03 Museo de la Calle
Colectivo Cambalache
Bogotà, Colombia
1998
http://museodelacalle.tripod.com

The Museo de la Calle is made up of a collection of miscellaneous objects picked up in the streets by exchanges made with passers-by. Based on a project aimed at exchanging goods, the group began to “tread the streets” on top of Speedy, a go kart –or wooden box on wheels – inviting people to make an unlimited transaction with the proposal; shall we swap?
The changing collections of objects in this paradoxical museum bears witness to the diversity of everyday life in the streets and human and social relationships we establish through objects and material culture.
Navigating through urban areas, the Museo de la Calle stops at any corner to exhibit its collection and exchange its contents with the public.
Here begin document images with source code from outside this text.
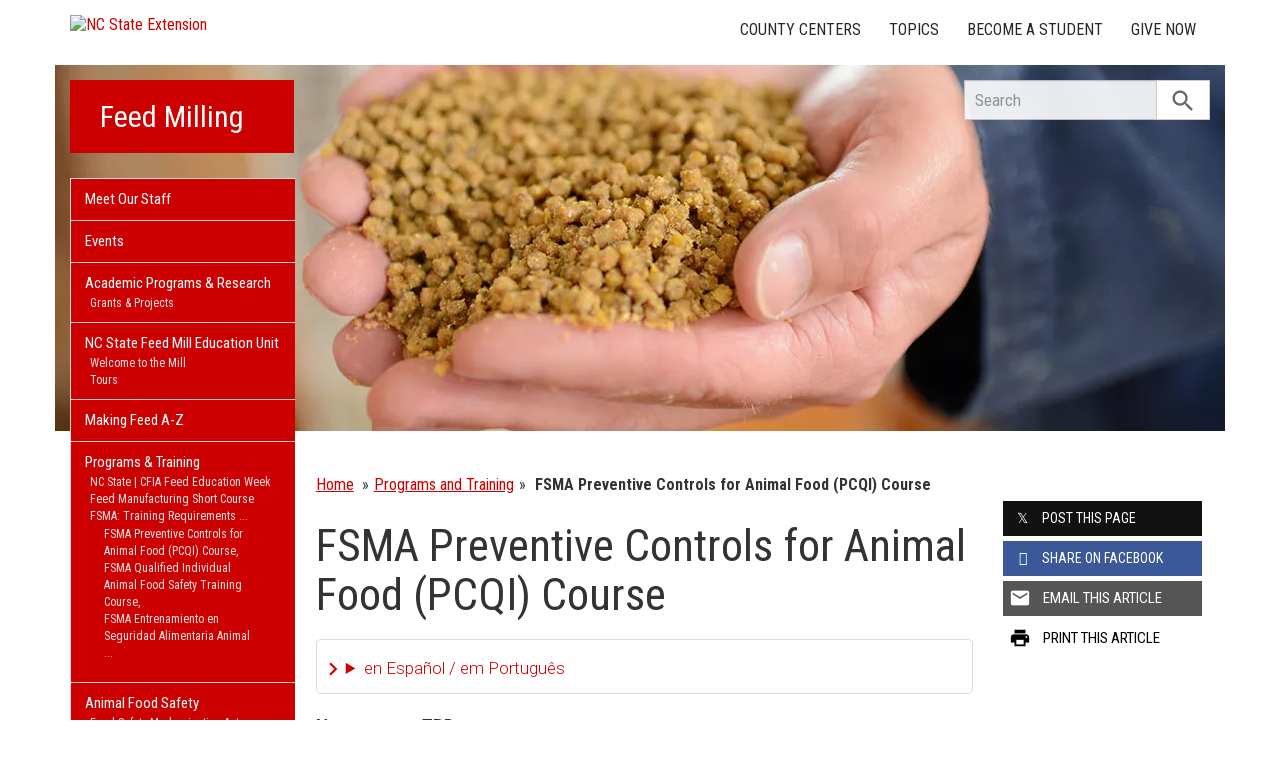

--- FILE ---
content_type: text/plain
request_url: https://www.google-analytics.com/j/collect?v=1&_v=j102&a=1984447633&t=pageview&_s=1&dl=https%3A%2F%2Ffeedmilling.ces.ncsu.edu%2Fextension-activities-and-training-opportunities%2Ffsma-preventive-controls-for-animal-food-pcqi-course%2F&ul=en-us%40posix&dt=FSMA%20Preventive%20Controls%20for%20Animal%20Food%20(PCQI)%20Course%20%7C%20NC%20State%20Extension&sr=1280x720&vp=1280x720&_u=IADAAEABAAAAACAAI~&jid=2099859451&gjid=1931971077&cid=1395818844.1769182954&tid=UA-116784414-1&_gid=1681140765.1769182954&_r=1&_slc=1&z=67814634
body_size: -837
content:
2,cG-F40R41S34C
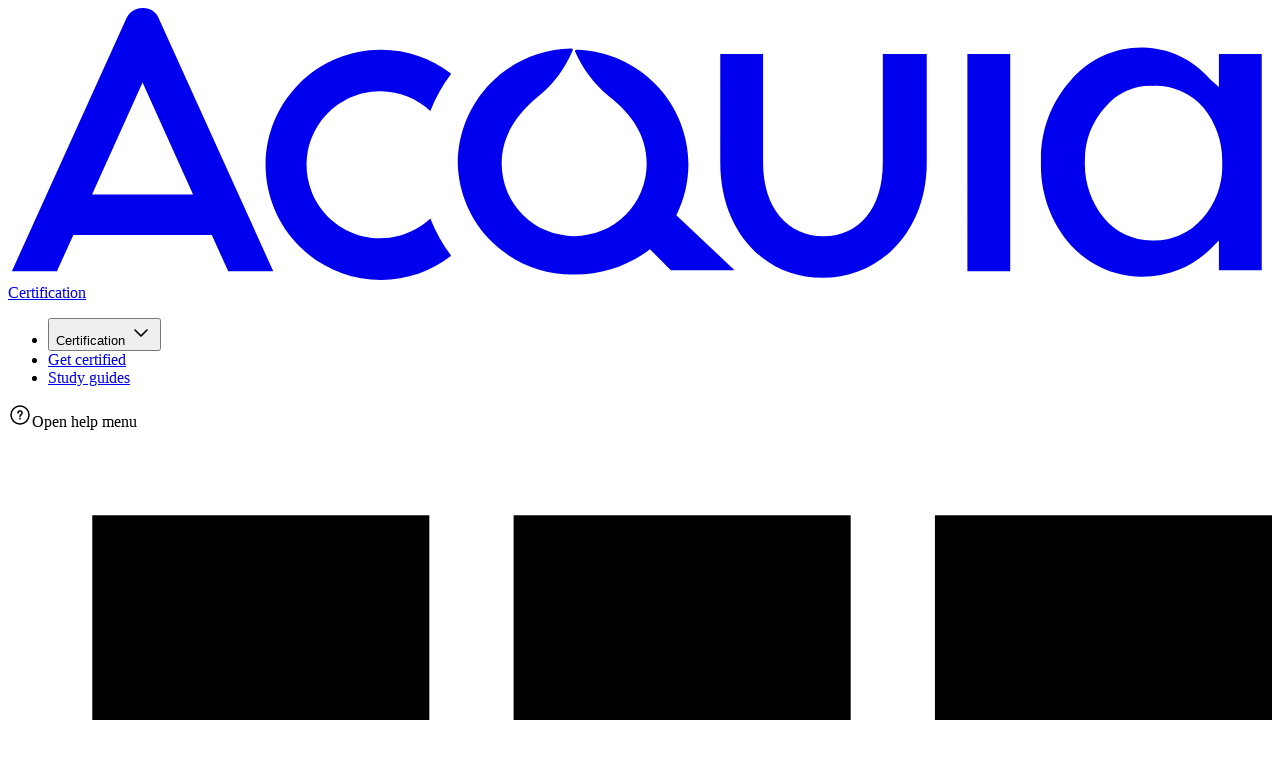

--- FILE ---
content_type: application/javascript; charset=UTF-8
request_url: https://certification.acquia.com/_next/static/chunks/f77b1feaf67aca54.js
body_size: 499
content:
(globalThis.TURBOPACK||(globalThis.TURBOPACK=[])).push(["object"==typeof document?document.currentScript:void 0,22695,e=>{"use strict";var t=e.i(43476);e.i(4185);var r=e.i(18491),a=(0,e.i(34031).default)("academic-hat","AcademicHat",[["path",{d:"M14.217 3.5a5.17 5.17 0 0 0-4.434 0L3.092 6.637c-1.456.682-1.456 3.044 0 3.726l6.69 3.137a5.17 5.17 0 0 0 4.435 0l6.691-3.137c1.456-.682 1.456-3.044 0-3.726zM22 8.5v5",key:"svg-0"}],["path",{d:"M5 11.5v5.125C5 19.543 9.694 21 12 21s7-1.457 7-4.375V11.5",key:"svg-1"}]]),s=e.i(71645);function c({error:e,reset:c}){return(0,s.useEffect)(()=>{console.error("Unhandled error:",e)},[e]),(0,t.jsxs)(t.Fragment,{children:[(0,t.jsx)(r.PageHeader,{title:"Something went wrong",className:"bg-[url(/navy-pink-orange-complex.svg)] bg-cover bg-center",altImage:(0,t.jsx)(a,{role:"none",className:"w-30 h-30"}),children:(0,t.jsx)("p",{className:"text-gray-300",children:"We apologize for the inconvenience."})}),(0,t.jsx)("div",{className:"flex flex-col items-center p-4 justify-center text-center mt-12",children:(0,t.jsxs)("div",{className:"max-w-md",children:[(0,t.jsx)("h1",{className:"mb-4 text-4xl font-bold text-red-600",children:"Something went wrong"}),(0,t.jsx)("p",{className:"mb-6 text-lg text-gray-600",children:"We apologize for the inconvenience. An unexpected error has occurred."}),e.digest&&(0,t.jsxs)("p",{className:"mb-6 text-sm text-gray-600",children:["Error ID: ",e.digest]}),(0,t.jsx)("div",{className:"flex flex-col sm:flex-row justify-center gap-4",children:(0,t.jsx)("button",{onClick:()=>c(),className:"relative items-center rounded-md border px-4 py-2 text-sm font-medium border-gray-700 bg-white hover:bg-gray-500",children:"Try again"})})]})})]})}e.s(["default",()=>c],22695)}]);

--- FILE ---
content_type: application/javascript; charset=UTF-8
request_url: https://certification.acquia.com/_next/static/chunks/d03b17c6767b9a96.js
body_size: 868
content:
(globalThis.TURBOPACK||(globalThis.TURBOPACK=[])).push(["object"==typeof document?document.currentScript:void 0,69163,e=>{"use strict";var i=(0,e.i(34031).default)("chevron-up","ChevronUp",[["path",{d:"m18 15-6-6-6 6",key:"svg-0"}]]);e.s(["ChevronUp",()=>i],69163)},4185,99718,e=>{"use strict";e.i(13903);var i=e.i(43476);e.i(71645),e.i(97456);var t=e.i(99598);e.i(5437),e.i(99863),e.i(59501),e.i(71670),e.i(67137),e.i(18491),e.i(59087),e.i(67349),e.i(34951),e.i(25529),e.i(92352),e.i(63181),e.i(36047),e.i(55357),e.i(28156),e.i(96889),e.i(32547),e.i(80277),e.i(22985),e.i(43551),e.i(16571),e.i(11703),e.i(41384),e.i(95931),e.i(15263),e.i(26017),e.i(6263),e.i(593),e.i(51077),e.i(25913),e.i(33927),e.i(97195),e.i(63178),e.i(46696),e.i(18567),e.i(92877),e.i(94374),e.i(49010),e.i(72545),e.i(58689),e.i(87894),e.i(39413),e.i(60168),e.i(80349),e.i(99321),e.i(26503),e.i(15768),e.i(86112),e.i(96914),e.i(31715),e.i(71623),e.i(62828),e.i(77976),e.i(1318),e.i(19160),e.i(97359),e.i(24022),e.i(69241),e.i(54120),e.i(77825),e.i(91066),e.i(93170),e.i(67660),e.i(79528),e.i(29402),e.i(42015),e.i(69163),e.i(67464),e.i(88474),e.i(73298),e.i(57287),e.i(81633),e.i(54887),e.i(68170),e.i(87607),e.i(26209),e.i(91918),e.i(39384);var a=e.i(34031);function s({className:e,...a}){return(0,i.jsx)("div",{"data-slot":"table-container",className:"relative w-full overflow-x-auto",children:(0,i.jsx)("table",{"data-slot":"table",className:(0,t.cn)("w-full caption-bottom text-sm",e),...a})})}function l({className:e,...a}){return(0,i.jsx)("thead",{"data-slot":"table-header",className:(0,t.cn)("[&_tr]:border-b",e),...a})}function o({className:e,...a}){return(0,i.jsx)("tbody",{"data-slot":"table-body",className:(0,t.cn)("[&_tr:last-child]:border-0",e),...a})}function r({className:e,...a}){return(0,i.jsx)("tfoot",{"data-slot":"table-footer",className:(0,t.cn)("bg-muted/50 border-t font-medium [&>tr]:last:border-b-0",e),...a})}function c({className:e,...a}){return(0,i.jsx)("tr",{"data-slot":"table-row",className:(0,t.cn)("hover:bg-muted/50 data-[state=selected]:bg-muted border-b transition-colors",e),...a})}function n({className:e,...a}){return(0,i.jsx)("th",{"data-slot":"table-head",className:(0,t.cn)("text-foreground h-10 px-2 text-left align-middle font-medium whitespace-nowrap [&:has([role=checkbox])]:pr-0 [&>[role=checkbox]]:translate-y-[2px]",e),...a})}function d({className:e,...a}){return(0,i.jsx)("td",{"data-slot":"table-cell",className:(0,t.cn)("p-2 align-middle whitespace-nowrap [&:has([role=checkbox])]:pr-0 [&>[role=checkbox]]:translate-y-[2px]",e),...a})}function u({className:e,...a}){return(0,i.jsx)("caption",{"data-slot":"table-caption",className:(0,t.cn)("text-muted-foreground mt-4 text-sm",e),...a})}(0,a.default)("dots","Dots",[["path",{d:"M12 12.25v-.5m4 .5v-.5m-8 .5v-.5",key:"svg-0"}]]),e.s(["Table",()=>s,"TableBody",()=>o,"TableCaption",()=>u,"TableCell",()=>d,"TableFooter",()=>r,"TableHead",()=>n,"TableHeader",()=>l,"TableRow",()=>c],99718),e.i(7670),(0,a.default)("user","User",[["path",{d:"M15 7.5a3 3 0 1 1-6 0 3 3 0 0 1 6 0m4.5 13c-.475-9.333-14.525-9.333-15 0",key:"svg-0"}]]),(0,a.default)("question-circle","QuestionCircle",[["path",{d:"M21 12a9 9 0 1 1-18 0 9 9 0 0 1 18 0",key:"svg-0"}],["path",{d:"M12 13.496c0-2.003 2-1.503 2-3.506 0-2.659-4-2.659-4 0m2 6.007v-.5",key:"svg-1"}]]),e.i(97033),e.s([],4185)}]);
Exhibiting in the street is to recognize a public, some of whom are illiterate, and surprised by an exhibition that looks more like a travelling market stall, a joke or leg pulling or a sweet stall. They come face to face with a museum when they had not planned to visit any.

With the specific aim of making art by exchanging goods with other people, we set out in search of intimate moments in public spaces and “poetical events” which gave meaning to human and social relationships in everyday urban life.

Since 1998 the museum has travelled the streets of Bogota, Ljubljana, Seville, Barcelona, San Juan de Puerto Rico, Paris, Berne, Alcorcón, Istanbul, and Coslada.

02 Motocarro
Domènec

Manresa, Espanya
2009-2010
www.domenec.net

This project is based on the construction of a three-wheeler van similar to the one that appeared in the movie Plácido, shot almost entirely on location in Manresa in 1961 and deemed to be one of Luis G. Berlanga’s best films. The department of self-propulsion at the Lacetània Secondary school in Manresa included in its pedagogical programme the recovery and restoration of an old vehicle similar to the one in the film. Once restored and modified, this vehicle becomes a “commemorative monument” in motion, an ironic device and critical memory capsule which, when travelling through the streets, evokes the social landscape of the film and places it in the social context of developing countries by showing the similitude of the mechanisms of an economy of subsistence and social exclusion. The reconstructed three-wheeler van may be used for many tasks and could be the catalyser of different events: such as a small, mobile multimedia device, as a support for an open air video projector and using its loudspeakers to communicate and diffuse the activities of different groups in Manresa.


Those participating in the project were: Jordi Aligué Pujals, Balan Mihaita Catalin, Dima Nicolae Alexandra and Joan Segarra Jordana, students from the Institut Lacetània led by teacher Pere Izquierdo Maria.

01 Galería Callejera
Pablo Rojas Schwartz

Santiago, Xile

2004-2011
www.galeriacallejera.cl


Galería Callejera (Street Gallery) is a travelling exhibition area that features multidisciplinary art works. It can cover long distances exhibiting works in motion or can be stationary in specific areas. Thus, it can be seen by a type of public that does not usually visit conventional museums or galleries. This allows the works to gather a heterogeneous public from different social and economic backgrounds.
The first design of GaleríaCallejera was held around fifteen exhibitions during its first four years in action. Thanks to funding from Fondart 2009, a new, much larger GaleríaCallejera was built with more space to view the exhibitions using iron and acrylic windows and a hold was built to carry equipment and luggage; the GaleríaCallejera was designed to reach a maximum of one hundred kilometres per hour. This new GaleríaCallejera fulfils the function of covering long distances creating cultural exchanges in other places around the country and abroad.